Damage on Highway 2 in Ashland County taken on July 12, 2016 from a Civil Air Patrol.

A deluge of rain slammed northern Wisconsin last week, washing out roads, bridges and damaging people’s homes - and during prime tourism season. Yet resorts there hope vacationers don’t change their plans.

“They are concerned about economic losses up there, because of the flooding,” according to Lori Getter of the Wisconsin Emergency Operations Center.

Getter says some roadways remain closed, but there are workarounds, so call ahead.

"(Conditions are) changing hourly, because everyone is working hard to get those roads open,” Getter says.

One place to learn about detours, is on the state web site: 5-1-1 Wisconsin.

Getter says engineers are assessing the damage, and next week, federal crews will arrive. While the government focuses on damaged infrastructure in the far north, there is also the human side to the flooding. Barbara Behling of the Red Cross is helping people deal with personal losses.
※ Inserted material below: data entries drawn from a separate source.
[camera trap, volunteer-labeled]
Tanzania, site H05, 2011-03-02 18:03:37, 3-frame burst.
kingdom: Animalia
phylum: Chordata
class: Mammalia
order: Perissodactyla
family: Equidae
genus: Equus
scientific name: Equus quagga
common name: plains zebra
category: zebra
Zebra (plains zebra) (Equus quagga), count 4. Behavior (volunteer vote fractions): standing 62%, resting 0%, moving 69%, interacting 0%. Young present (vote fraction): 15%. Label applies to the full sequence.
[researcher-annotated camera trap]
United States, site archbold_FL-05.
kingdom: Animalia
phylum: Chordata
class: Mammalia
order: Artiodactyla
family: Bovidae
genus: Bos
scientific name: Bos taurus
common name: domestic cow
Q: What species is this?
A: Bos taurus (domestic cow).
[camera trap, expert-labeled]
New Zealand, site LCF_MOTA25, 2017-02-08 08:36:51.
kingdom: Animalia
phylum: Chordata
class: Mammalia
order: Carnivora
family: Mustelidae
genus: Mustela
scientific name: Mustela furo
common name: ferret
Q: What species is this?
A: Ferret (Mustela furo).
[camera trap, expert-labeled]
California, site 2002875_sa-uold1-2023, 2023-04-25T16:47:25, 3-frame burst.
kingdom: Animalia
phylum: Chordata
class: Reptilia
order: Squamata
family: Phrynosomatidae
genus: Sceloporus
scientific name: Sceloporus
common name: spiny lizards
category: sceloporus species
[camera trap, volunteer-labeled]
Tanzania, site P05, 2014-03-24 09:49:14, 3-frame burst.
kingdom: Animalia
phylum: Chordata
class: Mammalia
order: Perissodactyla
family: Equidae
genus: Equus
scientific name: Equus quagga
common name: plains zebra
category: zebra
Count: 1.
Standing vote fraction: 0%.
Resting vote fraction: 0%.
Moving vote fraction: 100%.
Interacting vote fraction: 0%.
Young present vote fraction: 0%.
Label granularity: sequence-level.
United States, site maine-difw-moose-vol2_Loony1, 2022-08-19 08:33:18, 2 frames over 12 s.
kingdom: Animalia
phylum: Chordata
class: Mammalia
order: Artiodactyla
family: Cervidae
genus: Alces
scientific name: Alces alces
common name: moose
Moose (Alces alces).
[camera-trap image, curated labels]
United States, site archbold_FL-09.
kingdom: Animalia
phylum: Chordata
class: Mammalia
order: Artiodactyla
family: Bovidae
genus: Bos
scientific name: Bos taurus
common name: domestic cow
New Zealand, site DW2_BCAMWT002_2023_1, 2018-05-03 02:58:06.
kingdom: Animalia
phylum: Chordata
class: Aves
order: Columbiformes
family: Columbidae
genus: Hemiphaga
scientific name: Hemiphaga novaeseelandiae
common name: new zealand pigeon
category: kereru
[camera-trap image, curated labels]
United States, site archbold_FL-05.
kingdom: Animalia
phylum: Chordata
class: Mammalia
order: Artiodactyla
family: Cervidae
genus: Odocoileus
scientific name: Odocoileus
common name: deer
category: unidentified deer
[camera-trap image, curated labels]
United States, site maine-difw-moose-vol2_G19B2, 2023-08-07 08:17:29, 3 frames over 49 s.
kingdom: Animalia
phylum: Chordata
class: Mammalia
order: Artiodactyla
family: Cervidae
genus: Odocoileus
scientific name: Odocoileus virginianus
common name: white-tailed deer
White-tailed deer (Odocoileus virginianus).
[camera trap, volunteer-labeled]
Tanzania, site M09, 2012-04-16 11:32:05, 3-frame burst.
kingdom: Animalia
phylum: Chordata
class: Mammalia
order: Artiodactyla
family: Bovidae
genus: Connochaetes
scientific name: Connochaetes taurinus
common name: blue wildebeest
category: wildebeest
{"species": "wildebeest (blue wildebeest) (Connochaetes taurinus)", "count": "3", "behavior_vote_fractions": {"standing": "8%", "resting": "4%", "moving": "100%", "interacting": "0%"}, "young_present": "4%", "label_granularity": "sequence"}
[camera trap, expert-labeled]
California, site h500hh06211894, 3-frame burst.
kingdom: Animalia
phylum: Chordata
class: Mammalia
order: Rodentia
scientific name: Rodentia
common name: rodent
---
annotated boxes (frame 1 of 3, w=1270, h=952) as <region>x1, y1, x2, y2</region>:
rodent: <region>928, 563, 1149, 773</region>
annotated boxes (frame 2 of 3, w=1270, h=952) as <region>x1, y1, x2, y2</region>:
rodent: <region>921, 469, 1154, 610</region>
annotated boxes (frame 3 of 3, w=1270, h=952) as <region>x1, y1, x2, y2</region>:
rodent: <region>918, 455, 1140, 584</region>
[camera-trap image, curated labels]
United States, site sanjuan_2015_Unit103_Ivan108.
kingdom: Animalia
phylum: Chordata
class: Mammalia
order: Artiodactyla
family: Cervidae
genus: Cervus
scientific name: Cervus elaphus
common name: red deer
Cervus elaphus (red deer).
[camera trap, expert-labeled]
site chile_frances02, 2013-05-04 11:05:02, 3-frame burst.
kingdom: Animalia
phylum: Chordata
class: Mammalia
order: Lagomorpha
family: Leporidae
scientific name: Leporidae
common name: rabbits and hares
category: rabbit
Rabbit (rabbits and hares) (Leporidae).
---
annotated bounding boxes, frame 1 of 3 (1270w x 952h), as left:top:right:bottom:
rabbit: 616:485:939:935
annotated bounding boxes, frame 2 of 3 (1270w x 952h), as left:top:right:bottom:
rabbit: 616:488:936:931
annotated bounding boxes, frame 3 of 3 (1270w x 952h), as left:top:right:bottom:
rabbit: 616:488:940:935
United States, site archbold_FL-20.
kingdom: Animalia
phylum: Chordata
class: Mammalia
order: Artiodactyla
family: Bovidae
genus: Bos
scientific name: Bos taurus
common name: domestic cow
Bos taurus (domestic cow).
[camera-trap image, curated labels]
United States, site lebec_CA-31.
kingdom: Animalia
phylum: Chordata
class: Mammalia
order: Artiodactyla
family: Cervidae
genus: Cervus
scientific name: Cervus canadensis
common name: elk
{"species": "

“Some of the kids are playing outside like nothing happened. Some of the children are upset because they lost their pets and their favorite toys, and they know that something is making mom and dad upset," said Behling.

We reached Behling while she was on the Bad River Reservation, one place where flooding took a toll on people’s homes.

“You can see how high the water line was from the outside which is always a brownish-gray. If that’s on the outside of the home, it probably is on the inside of the home as well. And you can just imagine how your furniture is ruined, your walls, your floor - anything that was really on the main or the lower level. It’s all destroyed because of the water," said Behling.

Behling says the immediate priorities are to give people food, a place to stay and money to replace things.

But volunteers are also hustling to clean homes from the water and muck that rushed in, so mold doesn’t grow.

Then there’s tending emotional needs.

"We’re listening to them. We’re hearing their story and we’re helping them channel the energy they have left and helping them really cope with the trauma that is hitting them," said Behling.

Licensed mental health professionals have also arrived.

One additional challenge some volunteers face – their cell phones don’t work there.

“You know, people come up here to get away from all the technology. So we went to WalMart and bought an old-fashioned flip phone and a local plan. So for $20, I think we have a three-day coverage on this phone. So 30 of us up here right now are all using one phone, so we can call out,” said Behling.

Behling says volunteers are also delivering bug spray.